발췌 본문.
'''

Programing/R- programming

AI Performance metrics CI 구해주는 R 코드

sosal 2024. 7. 22. 02:15
반응형

매번 똑같은거 Metrics 구해놓고

CI 다시 계산한다고 시간을 보내고 있는 나를 발견....

 

그냥 블로그에 올려놓고 생각나면 편하게 와서 긁어 쓰려구 포스팅

 

함수 정의

 
library(boot)
library(Epi)
library(pROC)

calc_metrics <- function(data, indices) {
    d <- data[indices, ]
    tp <- sum(d$predictions == 1 & d$label == 1)
    tn <- sum(d$predictions == 0 & d$label == 0)
    fp <- sum(d$predictions == 1 & d$label == 0)
    fn <- sum(d$predictions == 0 & d$label == 1)
   
    acc <- (tp + tn) / (tp + tn + fp + fn)
    sens <- tp / (tp + fn)
    spec <- tn / (tn + fp)
    ppv <- tp / (tp + fp)

'''

추출 데이터.
'''

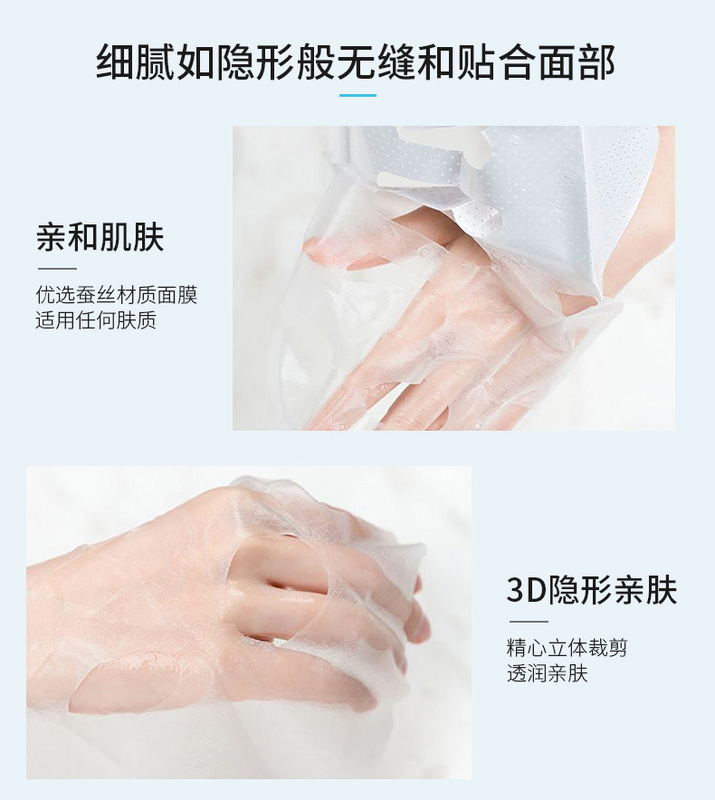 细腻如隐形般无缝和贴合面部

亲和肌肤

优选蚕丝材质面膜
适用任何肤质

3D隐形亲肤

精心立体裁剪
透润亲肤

'''
'''

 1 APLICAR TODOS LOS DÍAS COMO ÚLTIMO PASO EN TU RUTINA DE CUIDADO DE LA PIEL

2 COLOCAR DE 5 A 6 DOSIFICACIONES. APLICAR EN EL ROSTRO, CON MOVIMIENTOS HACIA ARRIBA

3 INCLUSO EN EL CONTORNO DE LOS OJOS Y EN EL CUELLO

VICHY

'''

실습 과제. 위에 실린 성능 지표 신뢰구간 R 코드 글을 마지막 줄 다음부터 이어서 작성하세요.

과제 답안.
    npv <- tn / (tn + fn)
   
    return(c(acc, sens, spec, ppv, npv))
}

get_CI <- function(final, nPos, nNeg){
    tp <- round(final$sens * nPos, 0)
    fn <- round(nPos - tp,0)
    tn <- round(final$spec * nNeg,0)
    fp <- round(nNeg - tn,0)
    data_boot <- data.frame(predictions = c(rep(1, tp + fp), rep(0, tn + fn)),
                                            label = c(rep(1, tp), rep(0, fp), rep(1, fn), rep(0, tn)))
    results <- boot(data_boot, statistic = calc_metrics, R = 1000)
   
    target_metrics = c("acc", "sens", "spec", "ppv", "npv")
    for(i in 1:length(target_metrics)){
        if(final[target_metrics[i]] == 1) CI = c(1.000, 1.000)
        else CI = boot.ci(results, type = "perc", index = i)$percent[4:5]
        final[target_metrics[i]] = paste0(round(final[target_metrics[i]], 3), " (", round(CI[1], 3),"-", round(CI[2], 3), ")")
    }
    return(final)
}

getMetrics <- function(data){
    res = Epi::ROC(data$pred, data$label==1, plot=F)
    AUC = round(res$AUC, 3)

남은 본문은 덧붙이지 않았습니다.